Le courageux, Mesdames et Messieurs, n’est pas celui qui s’expose au danger. Le courageux est celui qui dénonce le mal, surtout quand les siens en sont les auteurs et quel qu’en soit le prix. C’est l’impartial. Je dois autant critiquer ma mosquée que doivent le faire le rabbin et le prêtre lorsque leurs temples et leurs églises s’éloignent des principes. C’est le courage dont nous avons besoin. Taire un crime, que nous pouvons au moins dénoncer, est moralement aussi grave que le commettre. En droit positif, cela s’appelle non assistance à personne en danger, c’est un délit.
Le traitement de deux poids et deux mesures – qui fait que l’homme d’une nationalité X en vaut cent voire mille d’une nationalité Y – pousse certains terriens, musulmans et non musulmans d’ailleurs, à la haine.
Mais, à eux l’islam dit que c’est faire la même chose que l’auteur de cette injustice que d’abhorrer ceux qui en sont bénéficiaires. La preuve est qu’à chaque fois que la victime arrive à mettre à terre son bourreau, il lui fait subir soit la même chose, soit pire que ce qu’il lui fit subir. C’est donc remplacer une injustice par une autre.
Luttons contre toutes les injustices, condamnons-les, quelles qu’elles fussent et de qui qu’elles viennent, même d’un musulman. N’oublions pas que Dieu, dans le coran, a révélé une dizaine de versets pour disculper un juif accusé, à tort, de vol, désigné le vrai coupable, qui était dans les rangs des musulmans, et sermonné le prophète pour s’être au départ prononcé, comme juge, en faveur de l’accusateur, arabe musulman.

▸ Enregistrements

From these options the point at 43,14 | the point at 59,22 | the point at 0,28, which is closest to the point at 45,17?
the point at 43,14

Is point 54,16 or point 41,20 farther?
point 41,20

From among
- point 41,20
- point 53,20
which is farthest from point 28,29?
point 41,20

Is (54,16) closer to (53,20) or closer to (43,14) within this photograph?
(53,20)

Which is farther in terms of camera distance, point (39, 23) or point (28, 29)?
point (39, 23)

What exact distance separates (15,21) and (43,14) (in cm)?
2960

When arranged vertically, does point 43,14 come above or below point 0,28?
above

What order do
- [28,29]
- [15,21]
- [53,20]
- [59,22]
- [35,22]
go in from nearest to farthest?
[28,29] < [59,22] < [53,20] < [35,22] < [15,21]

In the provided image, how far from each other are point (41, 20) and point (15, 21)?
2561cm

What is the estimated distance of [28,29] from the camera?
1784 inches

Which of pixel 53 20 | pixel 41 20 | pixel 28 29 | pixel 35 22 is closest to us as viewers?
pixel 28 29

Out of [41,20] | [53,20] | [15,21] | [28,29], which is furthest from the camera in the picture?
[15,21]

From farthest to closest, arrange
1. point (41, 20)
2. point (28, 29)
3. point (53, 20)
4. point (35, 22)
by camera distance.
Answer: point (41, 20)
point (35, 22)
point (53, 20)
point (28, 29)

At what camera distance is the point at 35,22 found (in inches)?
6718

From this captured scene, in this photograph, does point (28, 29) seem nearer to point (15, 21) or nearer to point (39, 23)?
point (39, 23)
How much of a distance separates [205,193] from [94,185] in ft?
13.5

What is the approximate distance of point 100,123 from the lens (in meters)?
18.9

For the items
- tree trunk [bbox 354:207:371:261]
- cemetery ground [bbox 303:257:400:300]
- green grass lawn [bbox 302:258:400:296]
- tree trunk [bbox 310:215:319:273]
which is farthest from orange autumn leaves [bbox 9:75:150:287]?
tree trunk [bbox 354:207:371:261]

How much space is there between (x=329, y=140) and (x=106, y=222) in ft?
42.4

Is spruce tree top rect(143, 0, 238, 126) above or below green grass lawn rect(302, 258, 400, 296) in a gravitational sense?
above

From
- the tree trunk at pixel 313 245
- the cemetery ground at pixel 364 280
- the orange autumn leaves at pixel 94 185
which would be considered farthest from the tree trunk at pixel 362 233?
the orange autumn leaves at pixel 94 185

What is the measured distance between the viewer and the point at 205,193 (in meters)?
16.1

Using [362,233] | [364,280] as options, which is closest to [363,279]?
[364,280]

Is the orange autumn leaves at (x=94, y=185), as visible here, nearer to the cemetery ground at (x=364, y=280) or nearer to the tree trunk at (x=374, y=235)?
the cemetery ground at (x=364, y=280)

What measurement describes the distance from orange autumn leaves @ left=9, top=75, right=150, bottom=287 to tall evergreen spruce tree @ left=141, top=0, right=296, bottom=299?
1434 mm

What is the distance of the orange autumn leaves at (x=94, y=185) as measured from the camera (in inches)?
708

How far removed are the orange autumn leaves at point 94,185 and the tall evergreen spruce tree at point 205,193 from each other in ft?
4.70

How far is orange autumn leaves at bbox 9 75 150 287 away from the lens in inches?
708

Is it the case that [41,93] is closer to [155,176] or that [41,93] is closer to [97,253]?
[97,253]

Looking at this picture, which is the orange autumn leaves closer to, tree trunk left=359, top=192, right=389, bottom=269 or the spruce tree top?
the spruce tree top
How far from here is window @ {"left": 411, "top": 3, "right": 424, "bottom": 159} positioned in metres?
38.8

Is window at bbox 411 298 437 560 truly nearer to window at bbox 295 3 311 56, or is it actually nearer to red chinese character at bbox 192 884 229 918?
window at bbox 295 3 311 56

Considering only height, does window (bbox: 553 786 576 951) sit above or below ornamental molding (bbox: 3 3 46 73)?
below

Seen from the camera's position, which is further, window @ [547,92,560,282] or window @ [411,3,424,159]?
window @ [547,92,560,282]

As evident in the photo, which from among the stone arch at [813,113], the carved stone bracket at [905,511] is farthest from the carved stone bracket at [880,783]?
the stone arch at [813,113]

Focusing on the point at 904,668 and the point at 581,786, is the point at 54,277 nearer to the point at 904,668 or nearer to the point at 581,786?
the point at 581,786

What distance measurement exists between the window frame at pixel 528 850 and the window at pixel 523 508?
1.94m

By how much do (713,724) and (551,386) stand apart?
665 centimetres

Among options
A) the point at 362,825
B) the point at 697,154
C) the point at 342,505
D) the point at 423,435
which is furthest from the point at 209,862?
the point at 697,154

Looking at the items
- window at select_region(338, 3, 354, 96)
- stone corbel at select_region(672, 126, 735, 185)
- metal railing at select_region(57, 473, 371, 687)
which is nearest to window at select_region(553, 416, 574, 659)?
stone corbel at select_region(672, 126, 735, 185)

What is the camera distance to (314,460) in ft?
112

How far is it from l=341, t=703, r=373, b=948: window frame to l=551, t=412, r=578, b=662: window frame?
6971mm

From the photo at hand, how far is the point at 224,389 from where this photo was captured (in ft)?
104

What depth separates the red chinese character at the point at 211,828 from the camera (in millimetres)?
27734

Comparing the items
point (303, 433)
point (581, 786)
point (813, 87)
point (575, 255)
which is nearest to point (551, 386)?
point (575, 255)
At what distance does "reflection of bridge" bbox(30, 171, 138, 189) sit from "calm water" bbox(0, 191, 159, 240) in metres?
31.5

▸ Consignes
A: Convertissez en tableau Markdown les lignes des enregistrements, depuis celle qui contient « What is the camera » jusqu'à la fin des enregistrements, avec une colonne « N° » et une colonne « Ligne », sans les lignes vides.
B: Poursuivez l'extrait sur le courage et l'injustice à partir de l'endroit où il s'arrête.
Le texte et les enregistrements n'ont aucun lien entre eux.

▸ Réponses
A:
| N° | Ligne |
|---|---|
| 1 | What is the camera distance to (314,460) in ft? |
| 2 | 112 |
| 3 | How far is it from l=341, t=703, r=373, b=948: window frame to l=551, t=412, r=578, b=662: window frame? |
| 4 | 6971mm |
| 5 | From the photo at hand, how far is the point at 224,389 from where this photo was captured (in ft)? |
| 6 | 104 |
| 7 | What depth separates the red chinese character at the point at 211,828 from the camera (in millimetres)? |
| 8 | 27734 |
| 9 | Comparing the items |
| 10 | point (303, 433) |
| 11 | point (581, 786) |
| 12 | point (813, 87) |
| 13 | point (575, 255) |
| 14 | which is nearest to point (551, 386)? |
| 15 | point (575, 255) |
| 16 | At what distance does "reflection of bridge" bbox(30, 171, 138, 189) sit from "calm water" bbox(0, 191, 159, 240) in metres? |
| 17 | 31.5 |

B:
Apprenons à distinguer les comportements des gens de leurs auteurs. Maudire la personne du diable ne change rien à la vie de l’homme. Maudire ses actions nous en éloigne, donc nous fait gagner en humanité. Luttons contre toutes les injustices, mais gardons-nous de devenir plus injustes que ceux que nous combattons car il n’est permis à personne d’être injuste, pas même la victime. C’est une fois forte de cette valeur que la communauté musulmane trouvera et remplira pleinement la fonction de témoin que Dieu lui a assignée dans le coran, vis-à-vis des autres communautés humaines.
Enfin, à ceux, musulmans et non musulmans, qui pensent que le coran appelle à la violence, je dis que jamais il n’autorise le combat dans un autre but que celui soit du rétablissement de l’ordre, soit de la résistance. Or, dans aucun des deux cas, le combat ne peut être la règle. C’est totalement le contraire. Par ailleurs, combattre ne signifie pas tuer. Pourtant, on traduit insidieusement, ici et là, qitâl (combat en arabe) comme tuerie.
C’est pourquoi, au risque de passer pour un utopiste, j’en appelle à plus d’ouverture à l’autre, quel qu’il soit. Le monde d’aujourd’hui ressemble plus à un village qu’à une mégalopole. A défaut de nous aimer, adoptons une coexistence pacifique. Il en va de la survie de l’espèce humaine, menacée de toutes parts à la fois par les catastrophes naturelles et, surtout, par l’homme lui-même.